• _WHAT THIS TASK INVOLVES_: Copy out the lines of the data below word for word, from the line containing "Is the green" through the line containing "5897 centimetres", inclusive.

Begin DATA RECORDS

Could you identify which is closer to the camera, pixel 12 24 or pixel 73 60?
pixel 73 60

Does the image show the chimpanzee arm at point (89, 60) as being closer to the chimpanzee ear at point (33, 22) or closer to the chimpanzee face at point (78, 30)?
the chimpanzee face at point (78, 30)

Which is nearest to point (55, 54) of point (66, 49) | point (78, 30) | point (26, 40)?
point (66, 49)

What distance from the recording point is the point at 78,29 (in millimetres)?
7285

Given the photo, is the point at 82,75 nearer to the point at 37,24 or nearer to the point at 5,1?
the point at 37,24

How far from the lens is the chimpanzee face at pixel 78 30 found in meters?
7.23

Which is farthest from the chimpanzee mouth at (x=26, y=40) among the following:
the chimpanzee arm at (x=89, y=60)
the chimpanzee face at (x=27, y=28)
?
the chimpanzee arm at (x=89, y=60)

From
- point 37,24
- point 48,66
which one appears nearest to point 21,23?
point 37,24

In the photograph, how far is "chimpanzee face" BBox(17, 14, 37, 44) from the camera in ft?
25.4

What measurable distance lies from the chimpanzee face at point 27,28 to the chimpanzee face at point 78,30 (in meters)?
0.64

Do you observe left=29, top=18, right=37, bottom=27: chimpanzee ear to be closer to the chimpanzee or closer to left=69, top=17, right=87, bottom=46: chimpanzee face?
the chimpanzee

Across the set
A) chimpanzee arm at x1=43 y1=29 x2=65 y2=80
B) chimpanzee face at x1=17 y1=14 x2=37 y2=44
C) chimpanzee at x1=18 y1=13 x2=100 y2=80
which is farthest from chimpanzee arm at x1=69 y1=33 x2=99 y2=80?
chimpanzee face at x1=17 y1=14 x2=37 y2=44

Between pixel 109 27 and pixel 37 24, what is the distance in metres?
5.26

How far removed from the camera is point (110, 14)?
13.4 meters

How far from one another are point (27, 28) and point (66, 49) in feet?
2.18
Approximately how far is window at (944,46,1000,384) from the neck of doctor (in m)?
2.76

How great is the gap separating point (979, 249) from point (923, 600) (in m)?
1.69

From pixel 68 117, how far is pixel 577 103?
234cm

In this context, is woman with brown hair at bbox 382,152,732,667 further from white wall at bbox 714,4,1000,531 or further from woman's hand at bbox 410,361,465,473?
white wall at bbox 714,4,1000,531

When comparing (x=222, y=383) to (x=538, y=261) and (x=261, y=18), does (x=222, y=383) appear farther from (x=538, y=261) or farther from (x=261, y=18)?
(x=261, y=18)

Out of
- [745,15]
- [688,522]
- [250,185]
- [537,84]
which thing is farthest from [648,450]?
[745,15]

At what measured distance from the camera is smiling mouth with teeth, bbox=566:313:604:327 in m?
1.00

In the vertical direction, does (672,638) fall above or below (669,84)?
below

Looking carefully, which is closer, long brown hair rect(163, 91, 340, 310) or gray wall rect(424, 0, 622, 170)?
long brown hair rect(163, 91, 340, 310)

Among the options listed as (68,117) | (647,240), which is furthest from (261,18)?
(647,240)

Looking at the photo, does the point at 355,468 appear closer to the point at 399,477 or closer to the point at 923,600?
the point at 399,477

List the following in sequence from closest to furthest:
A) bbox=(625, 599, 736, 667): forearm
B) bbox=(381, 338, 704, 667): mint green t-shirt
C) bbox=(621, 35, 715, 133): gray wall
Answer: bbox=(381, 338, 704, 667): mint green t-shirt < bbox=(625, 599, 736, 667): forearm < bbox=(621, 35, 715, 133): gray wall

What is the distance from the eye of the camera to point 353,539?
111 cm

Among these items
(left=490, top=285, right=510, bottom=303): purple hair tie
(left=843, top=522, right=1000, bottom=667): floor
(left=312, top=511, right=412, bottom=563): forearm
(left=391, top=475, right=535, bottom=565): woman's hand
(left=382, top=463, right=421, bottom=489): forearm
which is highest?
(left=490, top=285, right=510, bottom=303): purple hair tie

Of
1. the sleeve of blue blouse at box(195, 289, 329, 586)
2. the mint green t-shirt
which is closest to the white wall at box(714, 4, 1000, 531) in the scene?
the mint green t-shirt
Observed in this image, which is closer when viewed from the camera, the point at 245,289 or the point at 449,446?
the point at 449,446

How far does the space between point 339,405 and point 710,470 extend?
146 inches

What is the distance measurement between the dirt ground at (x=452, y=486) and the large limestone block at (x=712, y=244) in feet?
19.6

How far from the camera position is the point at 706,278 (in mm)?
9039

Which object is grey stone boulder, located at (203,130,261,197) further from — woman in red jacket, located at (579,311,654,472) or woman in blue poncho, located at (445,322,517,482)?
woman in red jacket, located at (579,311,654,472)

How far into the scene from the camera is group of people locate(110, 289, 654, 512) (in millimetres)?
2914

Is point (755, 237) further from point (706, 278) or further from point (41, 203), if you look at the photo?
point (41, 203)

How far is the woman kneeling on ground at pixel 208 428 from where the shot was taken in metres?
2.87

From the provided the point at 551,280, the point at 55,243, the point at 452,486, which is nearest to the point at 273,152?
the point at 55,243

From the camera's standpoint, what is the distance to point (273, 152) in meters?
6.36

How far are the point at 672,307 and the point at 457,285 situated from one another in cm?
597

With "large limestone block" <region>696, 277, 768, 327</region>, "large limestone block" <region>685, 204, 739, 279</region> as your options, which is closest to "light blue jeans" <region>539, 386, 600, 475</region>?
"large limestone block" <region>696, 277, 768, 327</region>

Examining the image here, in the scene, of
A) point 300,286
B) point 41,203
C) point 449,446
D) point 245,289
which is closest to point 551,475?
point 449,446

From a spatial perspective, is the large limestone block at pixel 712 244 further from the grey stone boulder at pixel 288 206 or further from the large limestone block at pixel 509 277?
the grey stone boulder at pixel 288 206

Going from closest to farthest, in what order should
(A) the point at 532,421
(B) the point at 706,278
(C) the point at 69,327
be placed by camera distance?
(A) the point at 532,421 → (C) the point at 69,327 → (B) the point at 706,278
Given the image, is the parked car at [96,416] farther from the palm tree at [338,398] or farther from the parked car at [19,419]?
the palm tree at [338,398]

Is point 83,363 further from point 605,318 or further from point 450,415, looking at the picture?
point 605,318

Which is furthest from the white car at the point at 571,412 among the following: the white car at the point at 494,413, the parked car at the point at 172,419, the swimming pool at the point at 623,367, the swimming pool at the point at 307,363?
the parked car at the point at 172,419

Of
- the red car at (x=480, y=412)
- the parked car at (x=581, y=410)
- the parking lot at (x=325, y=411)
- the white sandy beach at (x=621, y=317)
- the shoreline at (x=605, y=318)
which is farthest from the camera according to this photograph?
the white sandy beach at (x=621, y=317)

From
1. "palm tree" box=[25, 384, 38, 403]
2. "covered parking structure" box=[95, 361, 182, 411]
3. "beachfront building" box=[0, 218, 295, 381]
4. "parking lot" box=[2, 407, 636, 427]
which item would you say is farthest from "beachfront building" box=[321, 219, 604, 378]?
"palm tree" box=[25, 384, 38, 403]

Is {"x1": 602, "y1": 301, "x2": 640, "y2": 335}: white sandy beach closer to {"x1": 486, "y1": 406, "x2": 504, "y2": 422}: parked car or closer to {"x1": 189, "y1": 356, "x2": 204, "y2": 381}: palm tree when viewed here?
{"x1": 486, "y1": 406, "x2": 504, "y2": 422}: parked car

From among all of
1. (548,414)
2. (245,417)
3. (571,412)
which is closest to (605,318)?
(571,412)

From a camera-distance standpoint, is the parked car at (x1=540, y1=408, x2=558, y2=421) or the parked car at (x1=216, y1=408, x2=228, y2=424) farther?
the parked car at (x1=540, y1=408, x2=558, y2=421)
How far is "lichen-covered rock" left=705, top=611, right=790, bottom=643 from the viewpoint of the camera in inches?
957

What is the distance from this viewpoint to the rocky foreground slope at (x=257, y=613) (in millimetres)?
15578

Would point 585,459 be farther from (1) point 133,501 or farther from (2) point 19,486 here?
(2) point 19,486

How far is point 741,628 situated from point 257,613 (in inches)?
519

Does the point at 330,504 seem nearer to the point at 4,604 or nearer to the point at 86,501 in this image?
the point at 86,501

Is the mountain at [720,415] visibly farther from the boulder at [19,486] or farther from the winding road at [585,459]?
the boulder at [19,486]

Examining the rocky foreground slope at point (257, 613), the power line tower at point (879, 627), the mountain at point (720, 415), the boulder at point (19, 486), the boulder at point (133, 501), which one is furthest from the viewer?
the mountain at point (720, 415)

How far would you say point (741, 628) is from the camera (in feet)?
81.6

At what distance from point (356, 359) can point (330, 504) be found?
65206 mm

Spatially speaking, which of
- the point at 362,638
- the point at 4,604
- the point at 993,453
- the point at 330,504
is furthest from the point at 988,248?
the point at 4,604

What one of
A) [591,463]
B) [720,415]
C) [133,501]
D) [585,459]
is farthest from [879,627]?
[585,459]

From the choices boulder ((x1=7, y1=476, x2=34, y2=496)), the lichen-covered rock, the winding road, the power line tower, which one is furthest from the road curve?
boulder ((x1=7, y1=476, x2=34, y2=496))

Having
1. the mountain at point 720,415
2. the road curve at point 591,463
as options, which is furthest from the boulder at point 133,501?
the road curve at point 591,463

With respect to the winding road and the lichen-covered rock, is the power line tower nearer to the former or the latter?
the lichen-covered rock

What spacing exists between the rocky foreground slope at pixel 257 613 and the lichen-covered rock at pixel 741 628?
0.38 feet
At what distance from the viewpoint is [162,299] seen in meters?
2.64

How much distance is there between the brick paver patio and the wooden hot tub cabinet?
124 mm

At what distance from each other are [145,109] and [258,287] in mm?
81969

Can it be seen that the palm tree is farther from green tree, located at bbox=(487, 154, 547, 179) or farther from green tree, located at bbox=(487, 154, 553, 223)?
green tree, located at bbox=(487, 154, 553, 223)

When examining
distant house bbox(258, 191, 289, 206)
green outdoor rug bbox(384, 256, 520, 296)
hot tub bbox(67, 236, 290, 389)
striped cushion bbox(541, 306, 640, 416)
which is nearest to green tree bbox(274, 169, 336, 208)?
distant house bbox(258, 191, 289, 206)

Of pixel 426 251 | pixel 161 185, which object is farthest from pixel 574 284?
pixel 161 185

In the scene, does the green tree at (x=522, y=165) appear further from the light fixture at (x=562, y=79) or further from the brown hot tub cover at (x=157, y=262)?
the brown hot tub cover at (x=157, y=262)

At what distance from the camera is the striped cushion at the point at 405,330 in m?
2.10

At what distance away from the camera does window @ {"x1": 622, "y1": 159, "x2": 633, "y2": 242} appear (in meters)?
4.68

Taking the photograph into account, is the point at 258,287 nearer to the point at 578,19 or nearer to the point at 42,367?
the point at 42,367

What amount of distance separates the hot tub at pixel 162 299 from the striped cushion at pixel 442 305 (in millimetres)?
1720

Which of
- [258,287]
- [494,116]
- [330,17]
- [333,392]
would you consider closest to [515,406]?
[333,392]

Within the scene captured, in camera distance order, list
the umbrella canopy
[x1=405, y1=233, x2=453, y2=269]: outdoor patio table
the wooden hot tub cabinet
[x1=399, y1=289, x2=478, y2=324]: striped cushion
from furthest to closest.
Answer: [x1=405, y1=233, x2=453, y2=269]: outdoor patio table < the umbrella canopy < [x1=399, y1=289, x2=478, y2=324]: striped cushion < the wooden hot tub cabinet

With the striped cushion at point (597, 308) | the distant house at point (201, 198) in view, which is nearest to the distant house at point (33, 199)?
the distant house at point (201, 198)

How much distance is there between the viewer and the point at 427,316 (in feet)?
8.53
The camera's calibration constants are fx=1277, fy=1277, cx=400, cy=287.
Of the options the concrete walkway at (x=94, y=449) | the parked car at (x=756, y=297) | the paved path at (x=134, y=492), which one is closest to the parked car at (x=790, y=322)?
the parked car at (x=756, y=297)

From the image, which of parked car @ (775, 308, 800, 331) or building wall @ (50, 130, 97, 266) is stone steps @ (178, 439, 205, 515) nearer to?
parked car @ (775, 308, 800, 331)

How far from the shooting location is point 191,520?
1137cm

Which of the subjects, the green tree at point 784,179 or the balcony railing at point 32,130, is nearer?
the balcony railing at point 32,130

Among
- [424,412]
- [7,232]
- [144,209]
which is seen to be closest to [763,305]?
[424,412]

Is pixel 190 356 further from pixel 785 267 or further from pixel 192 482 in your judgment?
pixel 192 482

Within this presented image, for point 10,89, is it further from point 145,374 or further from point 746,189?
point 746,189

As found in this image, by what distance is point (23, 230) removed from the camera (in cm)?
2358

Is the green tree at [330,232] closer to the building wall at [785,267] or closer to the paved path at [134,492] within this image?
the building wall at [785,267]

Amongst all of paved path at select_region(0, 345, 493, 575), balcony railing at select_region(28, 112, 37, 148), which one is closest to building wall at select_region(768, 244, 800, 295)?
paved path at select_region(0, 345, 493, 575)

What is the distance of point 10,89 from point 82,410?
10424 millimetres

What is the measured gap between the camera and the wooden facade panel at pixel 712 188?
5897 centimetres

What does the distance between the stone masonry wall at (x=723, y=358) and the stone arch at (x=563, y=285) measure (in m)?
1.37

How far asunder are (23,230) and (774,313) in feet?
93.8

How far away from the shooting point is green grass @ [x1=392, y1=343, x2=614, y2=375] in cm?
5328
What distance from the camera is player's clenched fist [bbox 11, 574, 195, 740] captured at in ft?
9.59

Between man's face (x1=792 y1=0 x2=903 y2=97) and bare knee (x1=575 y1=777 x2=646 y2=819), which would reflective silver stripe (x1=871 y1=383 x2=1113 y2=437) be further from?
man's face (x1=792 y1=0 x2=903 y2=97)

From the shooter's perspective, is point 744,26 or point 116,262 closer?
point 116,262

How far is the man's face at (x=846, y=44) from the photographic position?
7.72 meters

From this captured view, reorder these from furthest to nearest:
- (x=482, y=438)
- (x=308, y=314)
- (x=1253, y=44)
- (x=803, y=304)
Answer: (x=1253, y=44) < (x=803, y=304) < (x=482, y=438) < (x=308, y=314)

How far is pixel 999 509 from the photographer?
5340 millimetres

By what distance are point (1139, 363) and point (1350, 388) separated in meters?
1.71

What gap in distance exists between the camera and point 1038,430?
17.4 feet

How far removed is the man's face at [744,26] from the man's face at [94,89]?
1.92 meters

End DATA RECORDS

• _SOLUTION BELOW_:
Is the green tree at [330,232] closer to the building wall at [785,267] or closer to the paved path at [134,492] within this image?
the building wall at [785,267]

Amongst all of paved path at select_region(0, 345, 493, 575), balcony railing at select_region(28, 112, 37, 148), which one is closest to building wall at select_region(768, 244, 800, 295)?
paved path at select_region(0, 345, 493, 575)

What is the distance of point 10,89 from point 82,410?
10424 millimetres

What is the measured gap between the camera and the wooden facade panel at pixel 712 188?
5897 centimetres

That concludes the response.